Luxton migrated to British North America in about 1855, and moved to Winnipeg, Manitoba, Canada in 1871. In 1871, he moved to Winnipeg to teach in the first school established under the provisions of the Manitoba Schools Act of 1871. In 1866, he married Sarah Jane Edwards of Lobo Township, Canada West, and had six sons and two daughters. One of his sons, Norman Luxton, was later known as "Mr. Banff" and founded the Crag and Canyon newspaper.

In November 1872, he along with John A. Kenny, a retired farmer from Ontario, Luxton started a pro-Liberal weekly newspaper, the Manitoba Free Press. The paper grew with the incorporation of the city of Winnipeg in 1874. It became a daily newspapers with over 1,000 subscribers. Employment jumped from five to 60 people and construction began on a two-story building.

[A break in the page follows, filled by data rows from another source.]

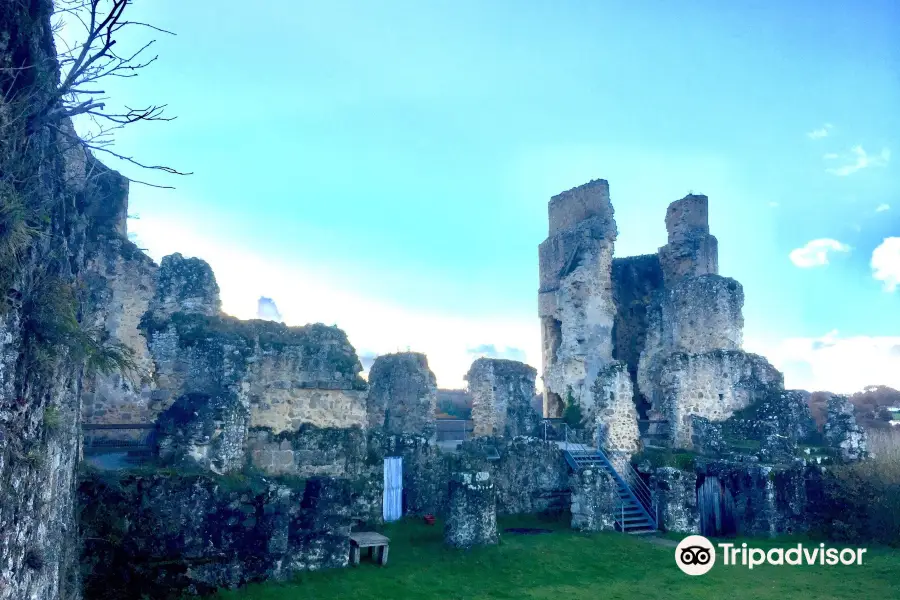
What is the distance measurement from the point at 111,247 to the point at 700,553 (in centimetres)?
1667

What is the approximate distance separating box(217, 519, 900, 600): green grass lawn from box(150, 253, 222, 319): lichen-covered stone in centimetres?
547

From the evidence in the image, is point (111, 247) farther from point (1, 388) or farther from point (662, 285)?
point (662, 285)

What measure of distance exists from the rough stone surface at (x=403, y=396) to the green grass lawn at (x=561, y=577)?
4.26 meters

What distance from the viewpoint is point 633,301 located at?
26.7 meters

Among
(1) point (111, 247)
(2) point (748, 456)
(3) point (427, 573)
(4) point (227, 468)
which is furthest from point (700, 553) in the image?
(1) point (111, 247)

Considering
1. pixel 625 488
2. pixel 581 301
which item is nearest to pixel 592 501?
pixel 625 488

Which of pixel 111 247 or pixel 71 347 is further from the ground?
pixel 111 247

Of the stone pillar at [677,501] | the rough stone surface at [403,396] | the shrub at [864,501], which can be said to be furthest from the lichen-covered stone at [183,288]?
the shrub at [864,501]

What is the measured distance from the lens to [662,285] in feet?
86.8

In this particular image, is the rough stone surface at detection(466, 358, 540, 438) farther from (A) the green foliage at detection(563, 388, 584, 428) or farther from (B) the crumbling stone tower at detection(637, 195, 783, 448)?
(B) the crumbling stone tower at detection(637, 195, 783, 448)

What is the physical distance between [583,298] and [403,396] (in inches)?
315

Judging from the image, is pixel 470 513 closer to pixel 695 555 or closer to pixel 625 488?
pixel 695 555

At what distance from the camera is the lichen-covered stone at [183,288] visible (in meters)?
12.5

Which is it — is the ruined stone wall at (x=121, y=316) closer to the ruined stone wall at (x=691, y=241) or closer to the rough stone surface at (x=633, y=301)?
the rough stone surface at (x=633, y=301)
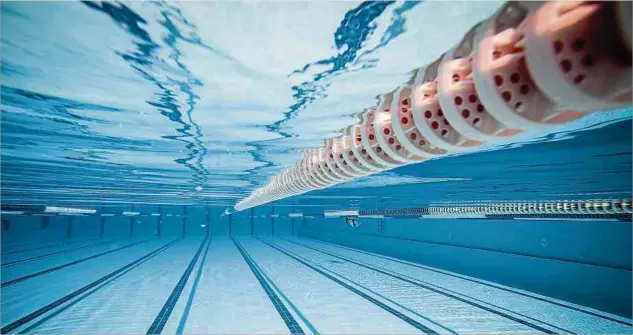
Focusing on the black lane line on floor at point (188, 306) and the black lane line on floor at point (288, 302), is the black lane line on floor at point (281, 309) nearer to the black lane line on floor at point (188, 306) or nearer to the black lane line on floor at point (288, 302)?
the black lane line on floor at point (288, 302)

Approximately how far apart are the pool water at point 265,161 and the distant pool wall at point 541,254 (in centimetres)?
5

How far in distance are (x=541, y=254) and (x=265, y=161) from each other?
885 cm

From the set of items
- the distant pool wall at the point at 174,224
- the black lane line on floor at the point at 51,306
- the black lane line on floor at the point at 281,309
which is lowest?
the black lane line on floor at the point at 281,309

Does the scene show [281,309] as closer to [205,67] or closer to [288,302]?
[288,302]

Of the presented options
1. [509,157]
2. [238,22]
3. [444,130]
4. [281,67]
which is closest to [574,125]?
[509,157]

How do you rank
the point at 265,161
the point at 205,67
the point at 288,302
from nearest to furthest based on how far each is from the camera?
the point at 205,67 → the point at 265,161 → the point at 288,302

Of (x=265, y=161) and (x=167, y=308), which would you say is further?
(x=167, y=308)

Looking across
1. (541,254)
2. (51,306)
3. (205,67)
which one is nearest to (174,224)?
(51,306)

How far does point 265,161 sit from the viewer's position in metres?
6.64

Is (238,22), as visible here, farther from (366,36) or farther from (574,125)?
(574,125)

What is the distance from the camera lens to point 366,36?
2.30 meters

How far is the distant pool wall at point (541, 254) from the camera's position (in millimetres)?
7913

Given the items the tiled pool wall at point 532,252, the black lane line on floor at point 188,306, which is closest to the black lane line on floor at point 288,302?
the black lane line on floor at point 188,306

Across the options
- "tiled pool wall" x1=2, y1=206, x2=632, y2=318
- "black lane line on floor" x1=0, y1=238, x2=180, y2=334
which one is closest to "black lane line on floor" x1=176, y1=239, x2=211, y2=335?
"black lane line on floor" x1=0, y1=238, x2=180, y2=334
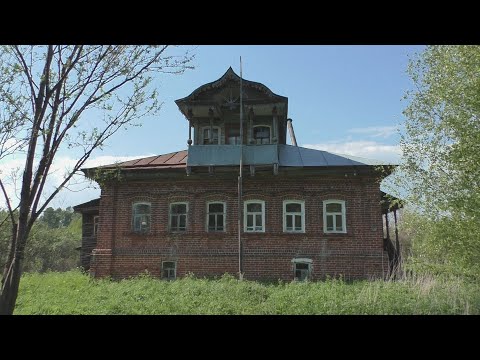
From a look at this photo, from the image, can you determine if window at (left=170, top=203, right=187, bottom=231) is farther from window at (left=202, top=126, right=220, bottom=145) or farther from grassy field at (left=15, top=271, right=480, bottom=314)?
window at (left=202, top=126, right=220, bottom=145)

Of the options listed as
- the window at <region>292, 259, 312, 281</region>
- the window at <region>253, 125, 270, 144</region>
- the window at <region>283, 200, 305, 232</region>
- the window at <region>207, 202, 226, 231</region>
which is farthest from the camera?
the window at <region>253, 125, 270, 144</region>

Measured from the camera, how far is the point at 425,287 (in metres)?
10.2

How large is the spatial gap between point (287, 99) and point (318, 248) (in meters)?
6.09

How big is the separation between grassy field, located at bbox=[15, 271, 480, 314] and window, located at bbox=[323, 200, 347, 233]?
239 cm

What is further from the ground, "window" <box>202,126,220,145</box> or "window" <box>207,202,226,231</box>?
"window" <box>202,126,220,145</box>

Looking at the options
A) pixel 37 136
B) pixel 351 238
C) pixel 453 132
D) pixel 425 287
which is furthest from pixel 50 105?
pixel 351 238

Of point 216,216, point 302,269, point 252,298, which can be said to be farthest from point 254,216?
point 252,298

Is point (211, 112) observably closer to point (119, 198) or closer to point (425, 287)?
point (119, 198)

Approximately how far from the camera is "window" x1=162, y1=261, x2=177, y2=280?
1510cm

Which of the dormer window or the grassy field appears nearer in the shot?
the grassy field

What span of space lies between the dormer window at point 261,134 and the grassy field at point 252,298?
644 centimetres

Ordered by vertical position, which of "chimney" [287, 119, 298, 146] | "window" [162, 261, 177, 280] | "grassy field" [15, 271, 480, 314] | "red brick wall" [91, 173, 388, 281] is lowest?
"grassy field" [15, 271, 480, 314]

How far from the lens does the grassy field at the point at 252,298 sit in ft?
29.5

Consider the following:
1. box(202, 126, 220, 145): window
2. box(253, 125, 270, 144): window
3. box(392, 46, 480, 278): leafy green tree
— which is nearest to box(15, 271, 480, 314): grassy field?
box(392, 46, 480, 278): leafy green tree
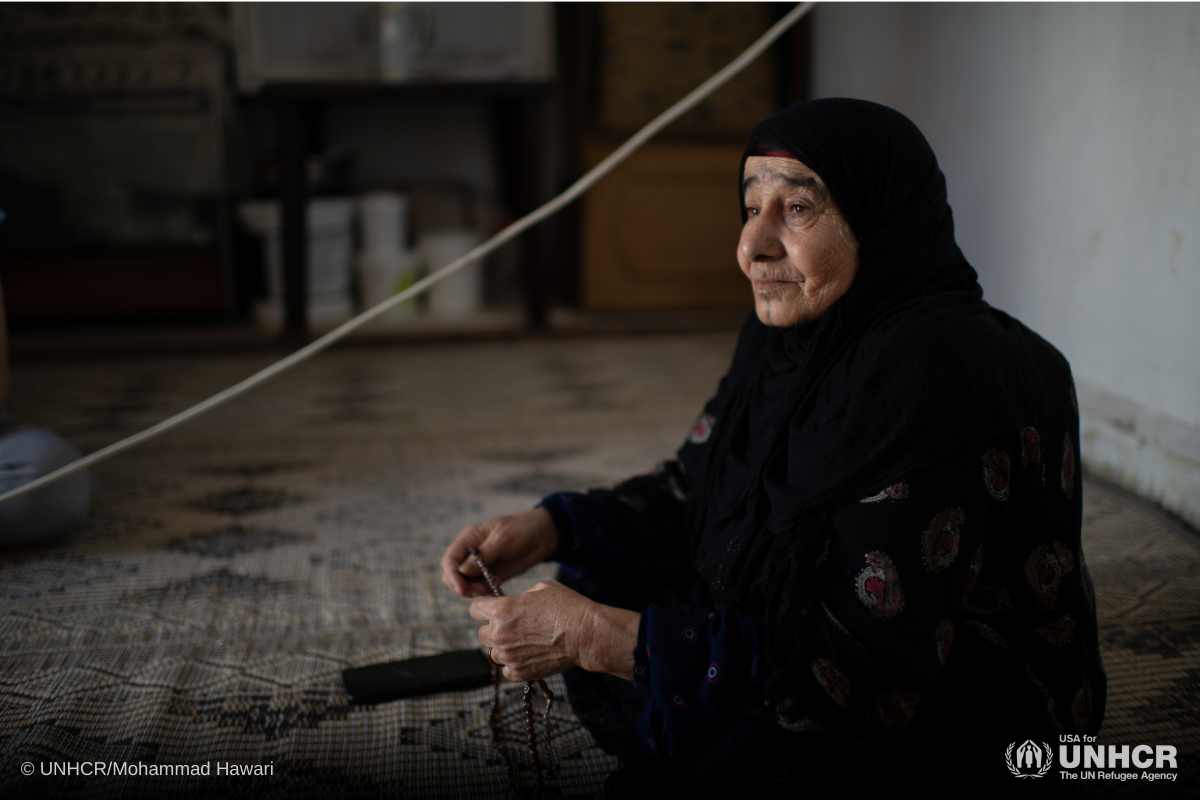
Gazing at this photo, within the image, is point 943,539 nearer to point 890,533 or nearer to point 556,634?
point 890,533

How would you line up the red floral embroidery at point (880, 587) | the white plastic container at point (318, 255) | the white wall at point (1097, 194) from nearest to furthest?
the red floral embroidery at point (880, 587) → the white wall at point (1097, 194) → the white plastic container at point (318, 255)

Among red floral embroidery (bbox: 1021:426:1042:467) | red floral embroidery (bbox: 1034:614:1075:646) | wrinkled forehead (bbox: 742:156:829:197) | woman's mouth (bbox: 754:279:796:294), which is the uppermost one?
wrinkled forehead (bbox: 742:156:829:197)

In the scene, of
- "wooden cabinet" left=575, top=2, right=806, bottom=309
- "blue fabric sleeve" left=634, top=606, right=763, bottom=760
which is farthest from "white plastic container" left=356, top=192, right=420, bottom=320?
"blue fabric sleeve" left=634, top=606, right=763, bottom=760

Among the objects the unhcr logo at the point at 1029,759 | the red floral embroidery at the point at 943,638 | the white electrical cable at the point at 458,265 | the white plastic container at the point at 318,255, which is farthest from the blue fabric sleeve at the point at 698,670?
the white plastic container at the point at 318,255

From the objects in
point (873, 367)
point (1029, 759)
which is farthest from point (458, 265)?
point (1029, 759)

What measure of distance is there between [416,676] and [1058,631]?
0.71 metres

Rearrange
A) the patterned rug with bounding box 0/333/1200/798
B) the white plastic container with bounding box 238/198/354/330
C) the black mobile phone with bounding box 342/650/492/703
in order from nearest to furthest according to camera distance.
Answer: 1. the patterned rug with bounding box 0/333/1200/798
2. the black mobile phone with bounding box 342/650/492/703
3. the white plastic container with bounding box 238/198/354/330

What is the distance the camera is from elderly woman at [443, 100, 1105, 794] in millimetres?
696

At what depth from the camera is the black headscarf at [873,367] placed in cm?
70

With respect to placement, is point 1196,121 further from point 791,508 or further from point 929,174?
point 791,508

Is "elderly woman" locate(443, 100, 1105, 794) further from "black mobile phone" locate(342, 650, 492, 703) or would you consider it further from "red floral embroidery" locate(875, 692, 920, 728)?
"black mobile phone" locate(342, 650, 492, 703)

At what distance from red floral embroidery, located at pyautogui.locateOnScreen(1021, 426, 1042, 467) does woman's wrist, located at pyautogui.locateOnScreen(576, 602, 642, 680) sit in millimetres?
350

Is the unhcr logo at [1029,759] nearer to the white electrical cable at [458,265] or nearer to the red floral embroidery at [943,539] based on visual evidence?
the red floral embroidery at [943,539]

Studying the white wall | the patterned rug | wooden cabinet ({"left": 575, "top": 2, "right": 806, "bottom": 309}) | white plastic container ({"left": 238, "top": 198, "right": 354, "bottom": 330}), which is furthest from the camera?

Luxton became a leading citizen of Winnipeg and in 1872 he helped establish the Winnipeg General Hospital (later the Winnipeg Health Sciences Centre). He ran and lost for mayor in 1874 (the first civic election in Winnipeg) but went to serve as a school trustee, a Member of the Legislative Assembly for the Rockwood area from 1874–1878, and sat again in the Legislative Assembly for South Winnipeg from 1886-1888. He also served on the council of the Winnipeg Board of Trade.

Luxton was a founder of the Winnipeg Humane Society. He served as chairman of the Winnipeg School Board from 1885-87.

As a politician, Luxton's main goals in 1876 were prohibition, the establishment of a secular school system and the abolition of French as an official language in Manitoba. He was strongly opposed to the Canadian Pacific Railway (CPR) and was critic of the Conservative government of Manitoba.

Luxton made enemies of both Liberals and Conservatives over the years. It led to him being deposed as owner and editor of the Free Press in 1893 when he missed the repayment deadline of a loan he had taken in 1888 from Sir Donald Alexander Smith. Luxton started another newspaper shortly after being replaced at the Free Press. He started the Daily Nor'Wester which he sold in 1896. He finished his journalistic career working for the St. Paul Globe in Minnesota. Another son, George, joined his father at the Globe as a photographer, and went on to be a prominent garden columnist in the local media with a park named after him.

In 1901, Luxton returned to Winnipeg and served as inspector of public buildings for the Government of Manitoba until his death. His funeral procession was one of the longest in Winnipeg's history, with the Typographical Union providing a guard of honour.

In the fall of 1907, in recognition of one of the city's earliest teachers, Luxton School which backs on to the street that also bears his name in Winnipeg's North End was named after him.